BACKGROUND

As many of you know, Jodie was born with congenital heart defects and had surgery at 10 days and 18 months old. She did ok throughout childhood, but had to be on some medications through high school, then another was added in college. Jodie went on to grad school, and unexpectedly required a valve replacement in 2007. It turned out she was in the early stages of heart failure, but only found out after the procedure. She needed to get a pacemaker since her heart stopped beating on its own, and then a few months later upgraded to a pacemaker/ defibrillator due to low heart function. In 2008, Jodie was told that she would eventually need a heart transplant, and that the doctor predicted it to be necessary within the next 5 years.

In the 12+ years since then, Jodie was upgraded to a bi-ventricular pacemaker/defibrillator which helped her feel better but didn't improve her numbers, had it replaced two more times due to the battery almost running out (normal process), was put on a new medication that helped her feel much better but still didn't improve the numbers. Then in April of 2019 things started to get interesting. Jodie went into an atrial flutter and after 3 weeks, had to be cardioverted (think being shocked with paddles, but more controlled and while under anesthesia) to get her rhythm back to normal. Then over the summer she started feeling more and more tired, and having slightly worse symptoms. Jodie had some tests in August that showed things were worse, and the doctor told us in October that we would need to check back in early 2020 to see how things are. After having those tests, its clear that Jodie needs to have a heart transplant.


WHY DID WE START THIS BLOG?

Jodie and Peter decided to keep this blog for a few reasons. First, as a way to keep our friends and family up to date. Second, as a way to share how we are doing and what we are going through (and potentially what we need). Third, as a way to document this journey.

We have learned that we want the people around us, and those who care about us, to know what is going on, but don't always have the energy to talk about it over and over. We will be sharing was is "on our hearts" as we go through this journey. We welcome you to check in as often as you like. Thoughts and prayers are much appreciated. You are always welcome to reach out individually, but please feel free to leave comments on our posts and we will try to respond to everyone when we can. We are also planning to use this platform to share news when we don't have time or energy to send to everyone.
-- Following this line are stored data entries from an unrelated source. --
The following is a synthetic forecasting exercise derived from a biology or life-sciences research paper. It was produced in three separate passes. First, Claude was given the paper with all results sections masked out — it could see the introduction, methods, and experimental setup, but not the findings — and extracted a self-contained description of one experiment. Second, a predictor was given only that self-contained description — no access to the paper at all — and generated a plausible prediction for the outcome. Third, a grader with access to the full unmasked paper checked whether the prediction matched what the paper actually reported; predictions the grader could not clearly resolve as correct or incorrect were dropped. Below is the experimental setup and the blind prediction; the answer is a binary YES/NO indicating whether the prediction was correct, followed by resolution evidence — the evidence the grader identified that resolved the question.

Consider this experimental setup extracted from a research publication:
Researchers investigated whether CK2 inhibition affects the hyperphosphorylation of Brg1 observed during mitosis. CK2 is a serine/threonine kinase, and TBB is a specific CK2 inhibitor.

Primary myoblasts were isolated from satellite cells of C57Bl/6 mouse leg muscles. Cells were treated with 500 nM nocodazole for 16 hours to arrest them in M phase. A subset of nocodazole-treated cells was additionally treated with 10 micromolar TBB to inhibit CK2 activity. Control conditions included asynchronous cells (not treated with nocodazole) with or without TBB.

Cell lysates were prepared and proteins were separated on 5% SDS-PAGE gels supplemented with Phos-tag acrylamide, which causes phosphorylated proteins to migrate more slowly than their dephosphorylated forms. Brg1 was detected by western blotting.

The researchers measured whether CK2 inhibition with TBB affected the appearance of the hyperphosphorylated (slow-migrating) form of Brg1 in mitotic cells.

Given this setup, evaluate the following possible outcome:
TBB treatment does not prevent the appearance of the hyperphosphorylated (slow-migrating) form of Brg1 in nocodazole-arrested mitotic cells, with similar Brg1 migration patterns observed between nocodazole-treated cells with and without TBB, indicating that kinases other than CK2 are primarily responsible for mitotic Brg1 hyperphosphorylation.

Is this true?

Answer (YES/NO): NO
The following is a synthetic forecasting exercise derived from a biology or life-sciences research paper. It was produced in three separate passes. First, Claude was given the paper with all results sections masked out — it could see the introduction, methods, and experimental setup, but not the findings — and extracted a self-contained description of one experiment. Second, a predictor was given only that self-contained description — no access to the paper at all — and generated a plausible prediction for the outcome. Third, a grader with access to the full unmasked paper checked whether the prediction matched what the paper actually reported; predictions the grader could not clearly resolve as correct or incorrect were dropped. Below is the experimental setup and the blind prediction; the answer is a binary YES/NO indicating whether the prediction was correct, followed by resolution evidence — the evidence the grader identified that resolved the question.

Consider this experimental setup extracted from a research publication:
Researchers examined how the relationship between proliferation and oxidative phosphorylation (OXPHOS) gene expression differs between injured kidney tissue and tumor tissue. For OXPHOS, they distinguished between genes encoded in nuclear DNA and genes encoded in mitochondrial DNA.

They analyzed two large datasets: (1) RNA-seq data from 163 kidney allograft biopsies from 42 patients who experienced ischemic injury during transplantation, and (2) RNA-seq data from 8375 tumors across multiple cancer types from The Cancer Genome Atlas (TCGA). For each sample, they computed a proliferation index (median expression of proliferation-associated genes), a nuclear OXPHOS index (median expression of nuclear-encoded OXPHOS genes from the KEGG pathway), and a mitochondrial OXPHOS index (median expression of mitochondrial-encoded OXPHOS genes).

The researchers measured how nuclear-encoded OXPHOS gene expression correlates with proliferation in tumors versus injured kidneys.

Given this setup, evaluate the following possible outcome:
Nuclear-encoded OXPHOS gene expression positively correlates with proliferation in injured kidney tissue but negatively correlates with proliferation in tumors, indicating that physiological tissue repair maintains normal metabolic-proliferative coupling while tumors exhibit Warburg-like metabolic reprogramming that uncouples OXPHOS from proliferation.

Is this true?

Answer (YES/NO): NO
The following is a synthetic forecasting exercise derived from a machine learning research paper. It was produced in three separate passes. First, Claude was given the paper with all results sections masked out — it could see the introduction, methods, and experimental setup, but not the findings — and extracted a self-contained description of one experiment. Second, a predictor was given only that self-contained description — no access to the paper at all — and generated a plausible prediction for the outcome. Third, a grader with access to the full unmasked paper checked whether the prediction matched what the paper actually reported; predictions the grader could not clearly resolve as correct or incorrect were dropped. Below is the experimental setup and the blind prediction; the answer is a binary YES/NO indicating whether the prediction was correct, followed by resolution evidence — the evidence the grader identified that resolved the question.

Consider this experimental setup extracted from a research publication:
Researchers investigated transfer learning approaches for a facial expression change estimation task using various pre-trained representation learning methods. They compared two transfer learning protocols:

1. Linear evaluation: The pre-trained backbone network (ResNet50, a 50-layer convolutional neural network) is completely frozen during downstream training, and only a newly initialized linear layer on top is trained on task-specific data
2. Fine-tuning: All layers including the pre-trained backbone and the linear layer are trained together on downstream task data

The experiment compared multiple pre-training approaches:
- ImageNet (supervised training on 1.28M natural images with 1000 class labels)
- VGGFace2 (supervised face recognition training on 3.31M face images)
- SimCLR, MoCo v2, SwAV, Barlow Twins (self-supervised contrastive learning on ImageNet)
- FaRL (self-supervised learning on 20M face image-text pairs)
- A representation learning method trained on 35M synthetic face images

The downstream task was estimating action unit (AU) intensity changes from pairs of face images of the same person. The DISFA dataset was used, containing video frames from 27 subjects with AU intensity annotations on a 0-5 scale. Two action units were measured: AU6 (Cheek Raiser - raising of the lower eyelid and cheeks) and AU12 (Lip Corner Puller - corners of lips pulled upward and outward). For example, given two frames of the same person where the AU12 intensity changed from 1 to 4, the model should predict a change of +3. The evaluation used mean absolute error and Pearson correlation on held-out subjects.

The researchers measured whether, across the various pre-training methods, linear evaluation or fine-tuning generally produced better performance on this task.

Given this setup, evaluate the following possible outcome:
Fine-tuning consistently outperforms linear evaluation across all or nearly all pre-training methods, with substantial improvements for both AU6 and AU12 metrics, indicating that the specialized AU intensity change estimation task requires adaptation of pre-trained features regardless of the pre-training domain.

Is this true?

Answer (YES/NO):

Some of our posts may be more emotional, and some may be about more mundane things. Once we get to step 4, it could take anywhere between 1 day and a year or more to reach step 5. We have no way to know. As we are in that waiting period, we do know that one of the things that will be helpful to us will be to keep busy - board game nights, movies, etc. If you are nearby, please do reach out. While Jodie can't be doing anything too strenuous right now, we still want to connect with people. If things come up that we need or could use help on, we may post it here, or reach out specifically to those who have let us know they want to help.

Thank you for walking with us through this journey as we share what is on our hearts. Please check back for updates. We will add information as it becomes available and as we go through the process ahead.

God bless,
Jodie & Peter Elliott

Monday, August 10, 2020

One more day

 I had trouble getting to sleep again last night, which was somewhat surprising to me.  Although at home, I have been having the same issue, so maybe I shouldn't have been surprised.  I got up, went to sit in the chair and read, and pressed the nurse call button to ask for a cup of decaf hot tea.  They didn't have any on the floor, but the NA brought me some crackers to munch on.  I read for about an hour, and afterwards was able to get myself to sleep.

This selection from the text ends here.